Governments are an essential partner for successful business, even if predicting elections is a tricky business

Last month I commented on the UK general election. The outcome looked too close to call, I thought, and concluded… “one thing is clear, though. All the parties have ambitions for change, and none have the resources to pay for it through conventional tax and spend. Whatever the hue of the next government, it will surely come knocking at the door of companies for help, willing or unwilling.” (For our analysis of the Conservative manifesto, see here, where we noted a resurrection of the Big Society concept and some interesting detail about corporate responsibility.)

This month I want to take the argument a stage further and say that companies should see governments as an essential partner, rather than a demanding supplicant to be held at bay. That’s not to say I accept the full Mariana Mazzucato thesis (The Entrepreneurial State) that it’s governments who are the real innovators and risk-takers. But I do think the much-quoted concept of ‘shared value’ focuses too much on companies and their own social impacts, and not enough on the essential role played by government. To plot a reliable path towards an economically prosperous, social just and environmentally sustainable future, we need a tripartite approach involving business, government and civil society. If you doubted governments are an essential part of the equation, just look at the topics addressed in our guest articles this month – urban sanitation by Neil Jeffrey from WSUP and food security by Anna Simpson from Forum for the Future.

That becomes harder if government is not a stable partner. The UK political outlook may now be more certain, but the picture internationally is less so. The US presidential election kicks off in just eight months with the Iowa caucus in February 2016, and the final vote in November. In Europe, 2017 is bookended with French presidential elections in the spring and German federal elections in the autumn. Meanwhile this year sees major intergovernmental agreements due on sustainable development in September and climate change in December.

For global companies, the sustainable development goals (SDGs) offer a framework which – if agreed as new ‘world goals’ at the United Nations – will transcend the shifting priorities of national governments.
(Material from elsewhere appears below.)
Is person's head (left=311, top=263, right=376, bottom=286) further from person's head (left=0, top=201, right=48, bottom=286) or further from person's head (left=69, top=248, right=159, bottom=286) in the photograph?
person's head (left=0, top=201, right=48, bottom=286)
Here at Corporate Citizenship we’re embarking on a 17 week effort in the run up to September to analyse each of the 17 proposed goals in turn, asking what they mean for business. You can track our progress here and follow us on Twitter for a weekly prompt.

The case for more joined-up thinking was driven home for me by a recent study by the IMF on the sheer scale of government subsidies for energy, estimated at a $333 billion this year. That’s money governments spend to reduce the purchase price of energy. Where the study broke new ground was in quantifying the cost of the damage done by burning that energy, in air pollution, road congestion and global warming. Calling that a post-tax subsidy, the IMF puts the price tag at a stonking $5.3 trillion – 16 times more. Much of that is paid by companies and citizens, in lost productivity, and by the governments themselves in remedial spending. The IMF modestly concludes “the fiscal, environmental and welfare gains from removing energy subsidies are substantial” – worth 3.6% of global GDP.

Now that’s a prize worth winning from getting government policy-making right.